Deprecated Python Script API

This section lists the API of the module knime_io that functioned as the main contact point between KNIME and Python in the KNIME Python Script node in KNIME AP before version 4.7, when the Python Script node was moved out of Labs. Please refer to the KNIME Python Integration Guide for more details on how to set up and use the node.

Warning

This API is deprecated since KNIME AP 4.7, please use the current API as described in Python Script API

Inputs and outputs

These properties can be used to retrieve data from or pass data back to KNIME Analytics Platform. The length of the input and output lists depends on the number of input and output ports of the node.

Example: If you have a Python Script node configured with two input tables and one input object, you can access the two tables via knime_io.input_tables[0] and knime_io.input_tables[1], and the input object via knime_io.input_objects[0].

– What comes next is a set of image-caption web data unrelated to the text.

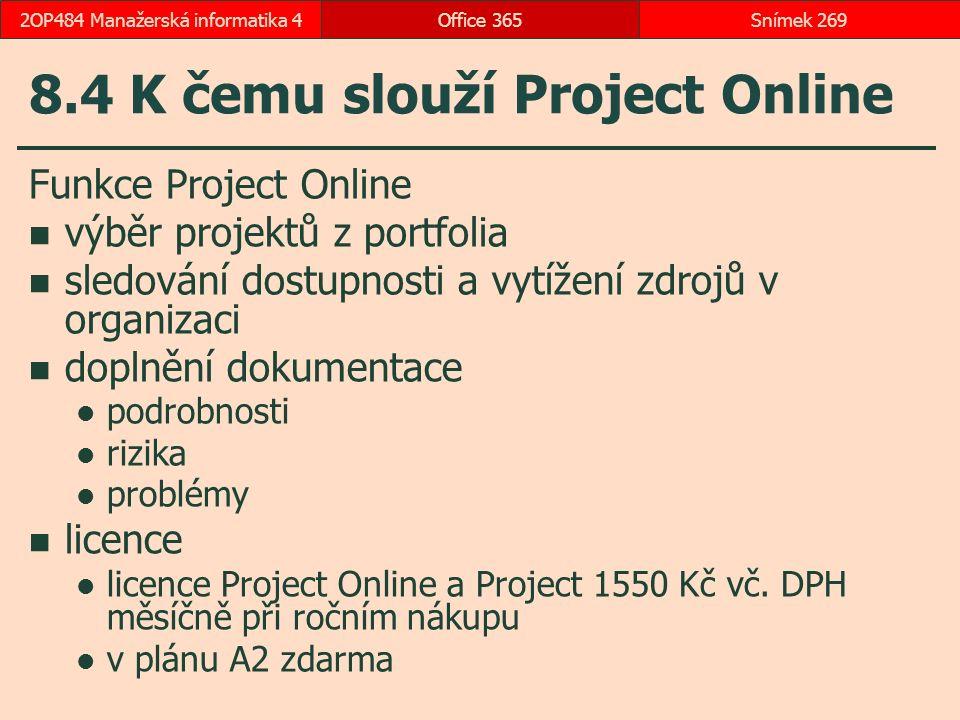 8.4 K čemu slouží Project Online Funkce Project Online výběr projektů z portfolia sledování dostupnosti a vytížení zdrojů v organizaci doplnění dokumentace podrobnosti rizika problémy licence licence Project Online a Project 1550 Kč vč.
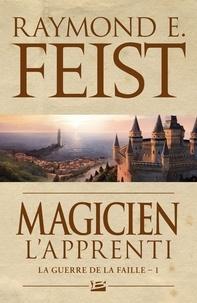 Raymond E Feist - La Guerre de la Faille Tome 1 : Magicien - L'apprenti.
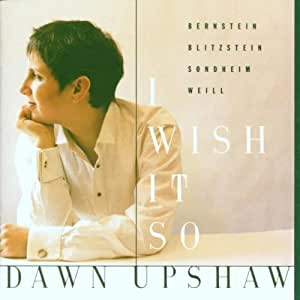 I Wish It So: Bernstein / Blitzstein / Sondheim / Weill  ~ Upshaw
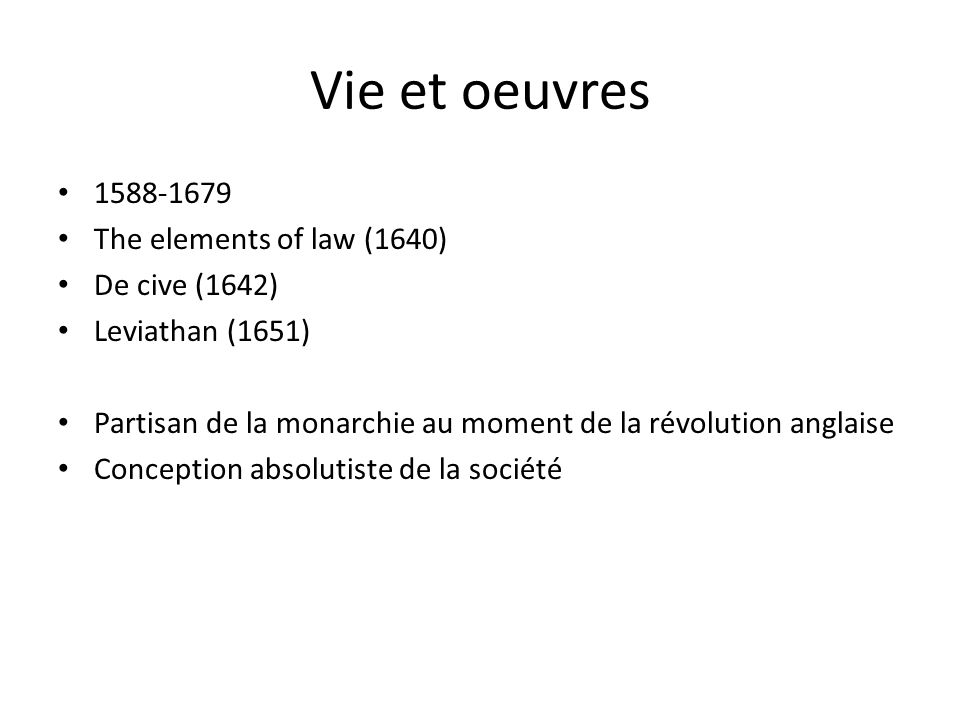Vie et oeuvres 1588-1679 The elements of law (1640) De cive (1642)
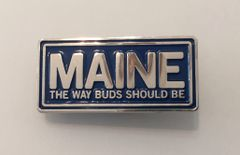 Maine The Way Buds Should Be Roach Clip Pin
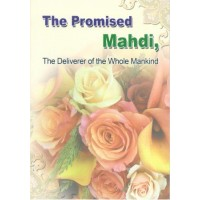 The Promised Mahdi - The Deliverer of the Mankind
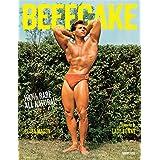 Beefcake: 100% Rare, All-Natural
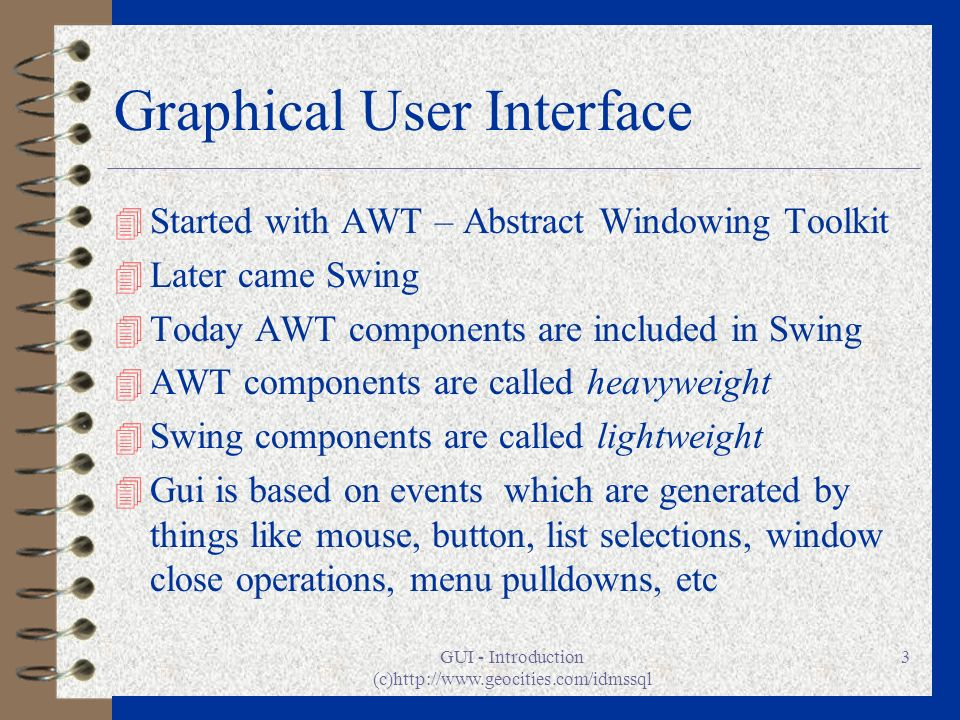 GUI - Introduction (c)http://www.geocities.com/idmssql 3 Graphical User Interface 4 Started with AWT – Abstract Windowing Toolkit 4 Later came Swing 4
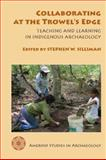 Collaborating at the Trowel's Edge : Teaching and Learning in Indigenous Archaeology, Silliman, Stephen W., 0816527229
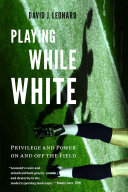Playing While White Pdf/ePub eBook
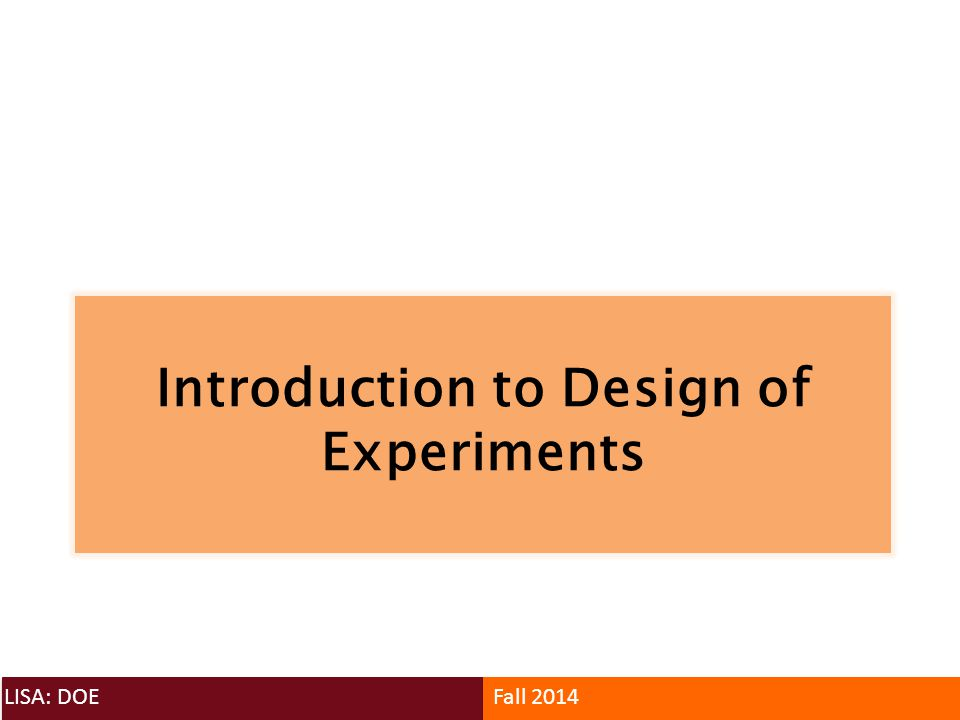 Introduction to Design of Experiments LISA: DOEFall 2014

knime_io.flow_variables: Dict[str, Any] = {}

A dictionary of flow variables provided by the KNIME workflow. New flow variables can be added to the output of the node by adding them to the dictionary. Supported flow variable types are numbers, strings, booleans and lists thereof.

knime_io.input_objects: List = <knime.scripting._io_containers._FixedSizeListView object>

A list of input objects of this script node using zero-based indices. This list has a fixed size, which is determined by the number of input object ports configured for this node. Input objects are Python objects that are passed in from another Python script node’s``output_object`` port. This can, for instance, be used to pass trained models between Python nodes. If no input is given, the list exists but is empty.

knime_io.input_tables: List[ReadTable] = <knime.scripting._io_containers._FixedSizeListView object>

The input tables of this script node. This list has a fixed size, which is determined by the number of input table ports configured for this node. Tables are available in the same order as the port connectors are displayed alongside the node (from top to bottom), using zero-based indexing. If no input is given, the list exists but is empty.

knime_io.output_images: List = <knime.scripting._io_containers._FixedSizeListView object>

The output images of this script node. This list has a fixed size, which is determined by the number of output images configured for this node. The value passed to the output port should be an array of bytes encoding an SVG or PNG image.

Example:

data = knime_io.input_tables[0].to_pandas()
buffer = io.BytesIO()

pyplot.figure()
pyplot.plot('x', 'y', data=data)
pyplot.savefig(buffer, format='svg')

knime_io.output_images[0] = buffer.getvalue()
knime_io.output_objects: List = <knime.scripting._io_containers._FixedSizeListView object>

The output objects of this script node. This list has a fixed size, which is determined by the number of output object ports configured for this node. Each output object can be an arbitrary Python object as long as it can be pickled. Use this to, for example, pass a trained model to another Python script node.

Example:

model = torchvision.models.resnet18()
...
# train/finetune model
...
knime_io.output_objects[0] = model
knime_io.output_tables: List[WriteTable] = <knime.scripting._io_containers._FixedSizeListView object>

The output tables of this script node. This list has a fixed size, which is determined by the number of output table ports configured for this node. You should assign a WriteTable or BatchWriteTable to each output port of this node. See the factory methods knime_io.write_table() and knime_io.batch_write_table() below.

Example:

knime_io.output_tables[0] = knime_io.write_table(my_pandas_df)

Factory methods

Use these methods to fill the knime_io.output_tables.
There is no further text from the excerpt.